● Work task: Count the lines in the entries below that contain the string "життя", treating uppercase and lowercase letters as distinct. Reply with the number alone.

● Supplied entries:
▼
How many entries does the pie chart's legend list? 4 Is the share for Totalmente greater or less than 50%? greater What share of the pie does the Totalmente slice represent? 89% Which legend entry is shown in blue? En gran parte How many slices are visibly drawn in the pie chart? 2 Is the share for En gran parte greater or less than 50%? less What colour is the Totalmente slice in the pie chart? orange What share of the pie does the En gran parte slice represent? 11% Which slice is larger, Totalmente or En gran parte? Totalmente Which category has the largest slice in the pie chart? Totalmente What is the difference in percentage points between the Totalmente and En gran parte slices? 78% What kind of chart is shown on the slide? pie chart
▲
▼
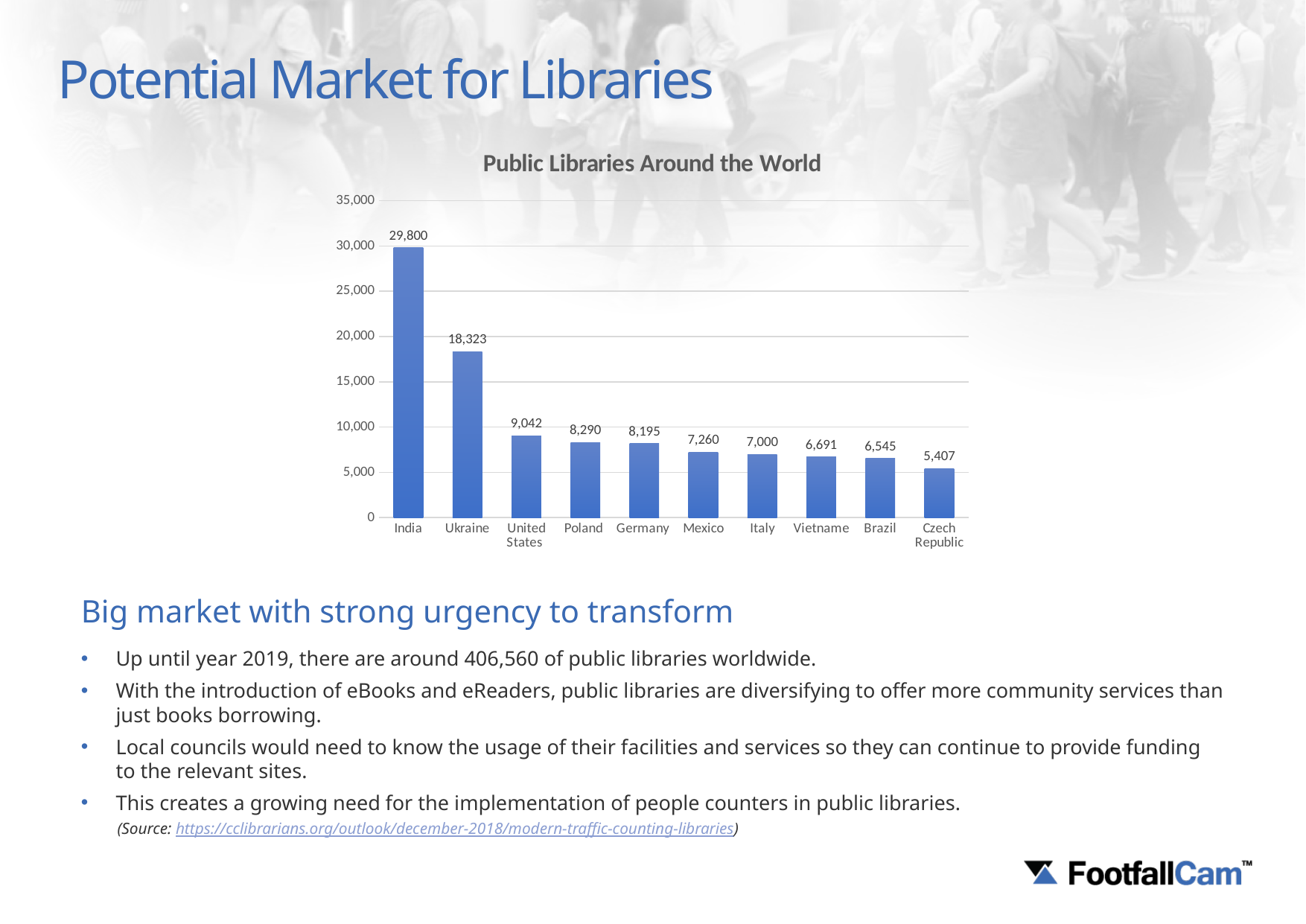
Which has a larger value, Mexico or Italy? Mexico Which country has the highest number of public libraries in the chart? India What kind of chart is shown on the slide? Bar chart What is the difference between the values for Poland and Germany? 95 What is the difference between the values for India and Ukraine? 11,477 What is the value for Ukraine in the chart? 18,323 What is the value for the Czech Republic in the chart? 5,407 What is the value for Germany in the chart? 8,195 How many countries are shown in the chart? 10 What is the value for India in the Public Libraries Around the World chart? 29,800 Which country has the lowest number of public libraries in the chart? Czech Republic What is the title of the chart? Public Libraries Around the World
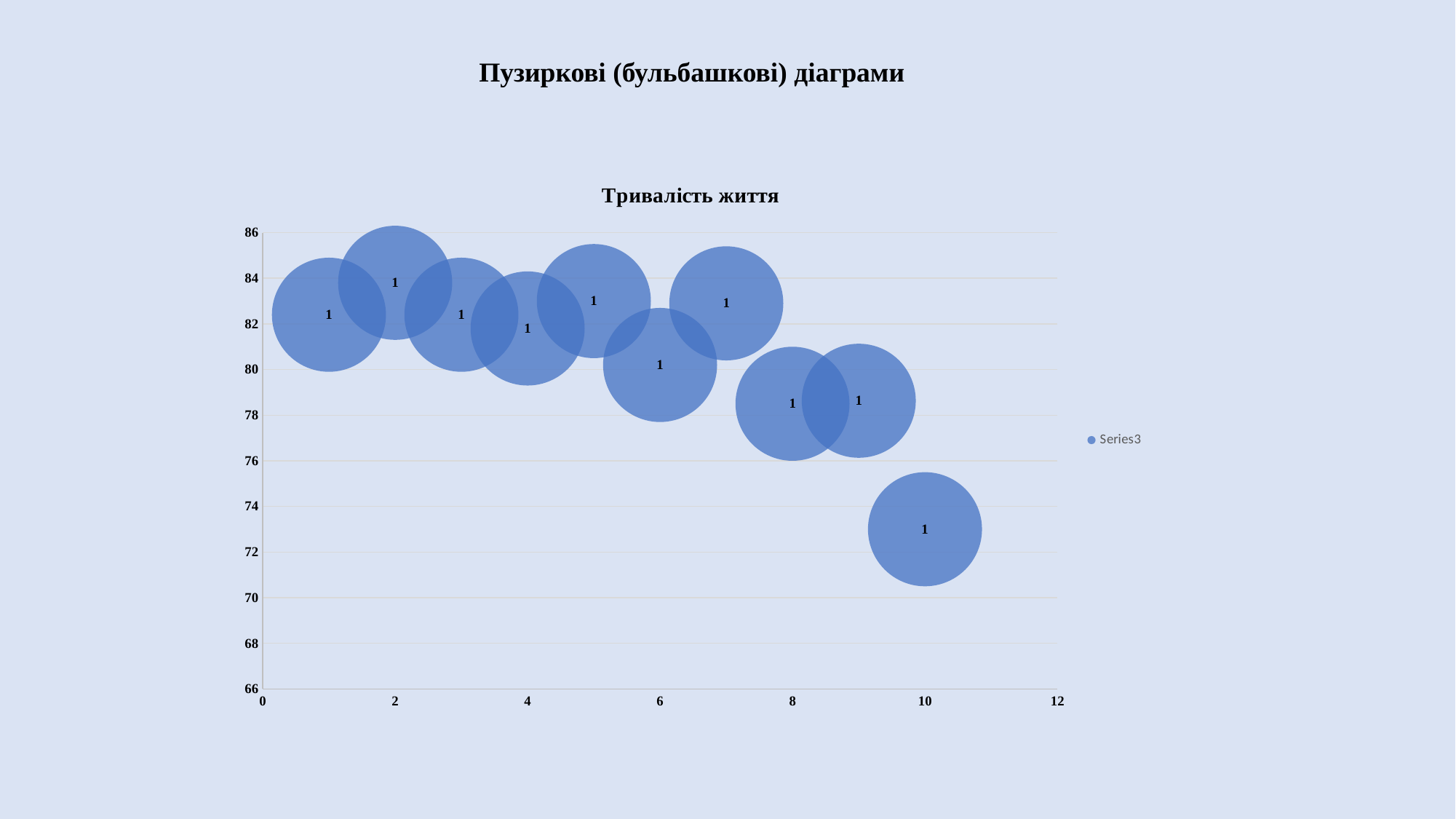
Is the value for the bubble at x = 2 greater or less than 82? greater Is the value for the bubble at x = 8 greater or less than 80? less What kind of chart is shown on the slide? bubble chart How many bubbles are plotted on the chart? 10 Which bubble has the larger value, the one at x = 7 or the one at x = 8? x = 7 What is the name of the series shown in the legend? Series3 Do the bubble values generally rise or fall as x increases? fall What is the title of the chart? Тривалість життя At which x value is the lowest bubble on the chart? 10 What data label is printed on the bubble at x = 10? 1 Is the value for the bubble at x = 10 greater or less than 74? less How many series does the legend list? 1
▲
▼
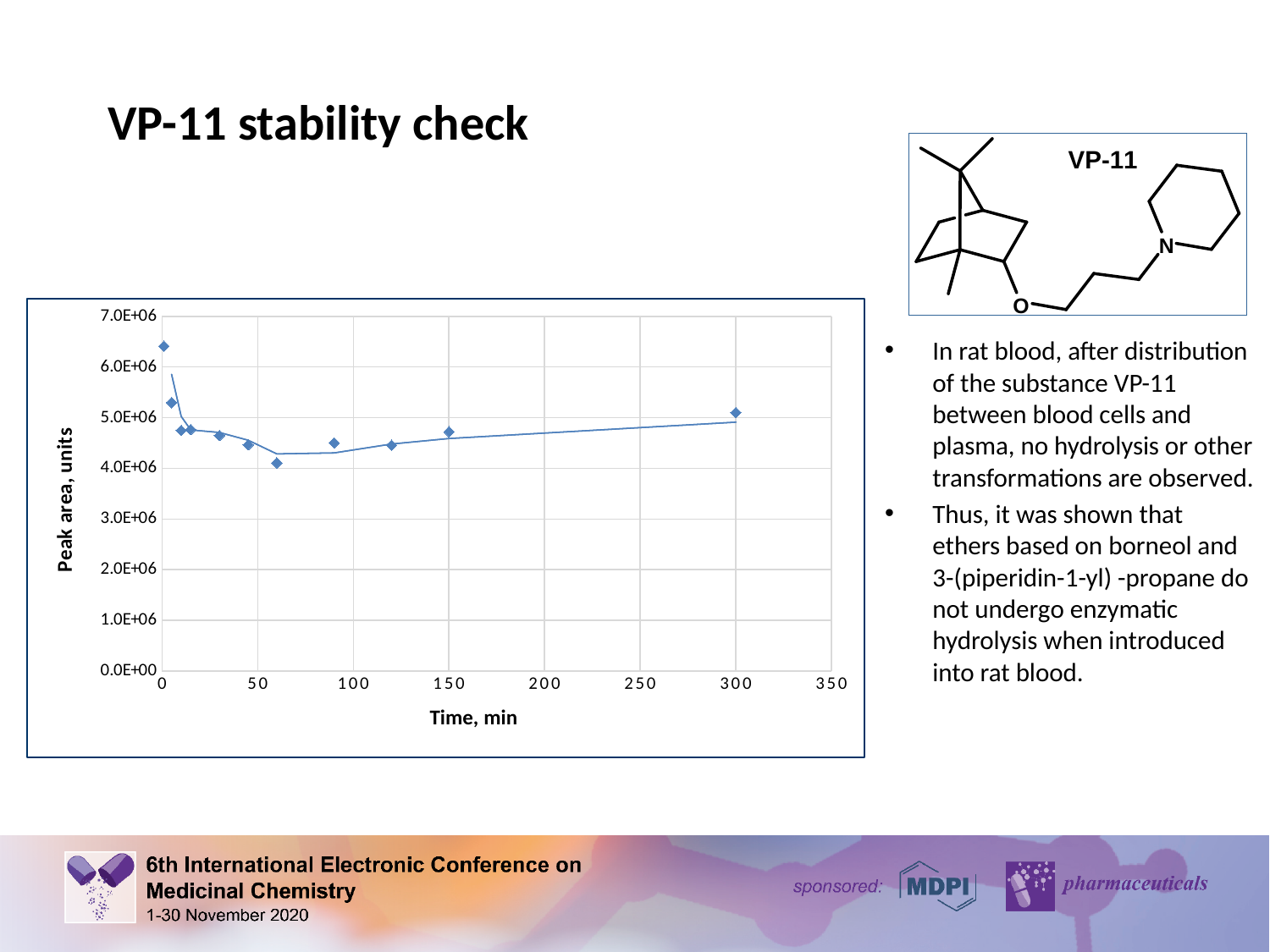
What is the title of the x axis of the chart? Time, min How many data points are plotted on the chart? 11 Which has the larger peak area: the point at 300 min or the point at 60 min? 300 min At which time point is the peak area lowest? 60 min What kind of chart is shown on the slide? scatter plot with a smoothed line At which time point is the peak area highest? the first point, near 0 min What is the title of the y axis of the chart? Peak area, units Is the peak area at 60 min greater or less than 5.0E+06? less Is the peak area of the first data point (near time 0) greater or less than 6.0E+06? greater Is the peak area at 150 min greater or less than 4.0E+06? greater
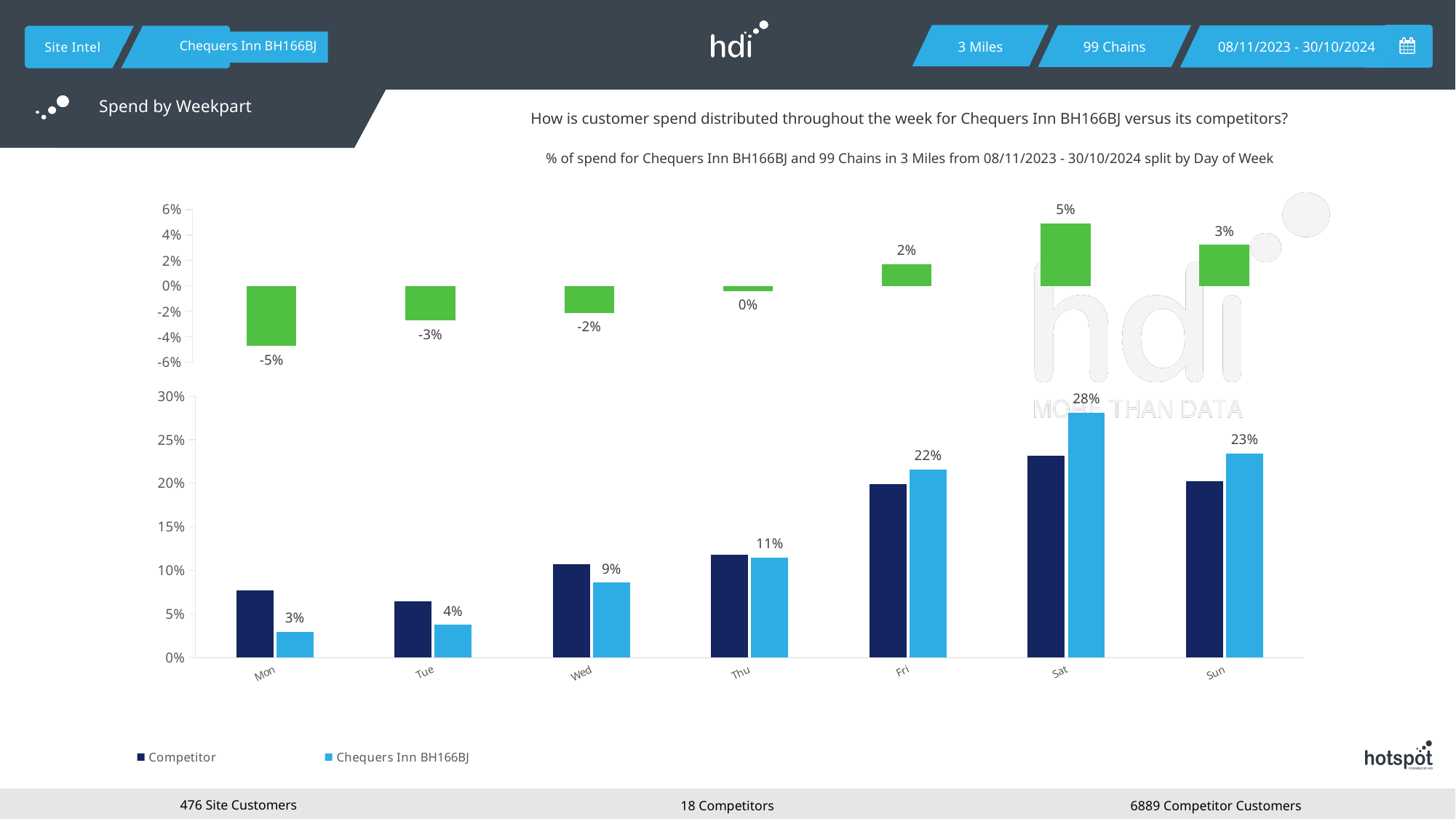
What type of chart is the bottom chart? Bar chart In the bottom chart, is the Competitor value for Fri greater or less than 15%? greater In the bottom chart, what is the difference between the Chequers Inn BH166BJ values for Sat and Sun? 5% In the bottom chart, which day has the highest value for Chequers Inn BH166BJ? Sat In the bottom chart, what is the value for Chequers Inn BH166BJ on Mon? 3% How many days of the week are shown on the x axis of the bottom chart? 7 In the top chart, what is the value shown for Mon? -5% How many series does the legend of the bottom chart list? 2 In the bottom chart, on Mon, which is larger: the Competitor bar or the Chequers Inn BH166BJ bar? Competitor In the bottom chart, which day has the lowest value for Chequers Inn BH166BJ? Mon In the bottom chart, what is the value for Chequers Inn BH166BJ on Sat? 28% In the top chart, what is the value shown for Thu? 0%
▲
● Response to this task: 1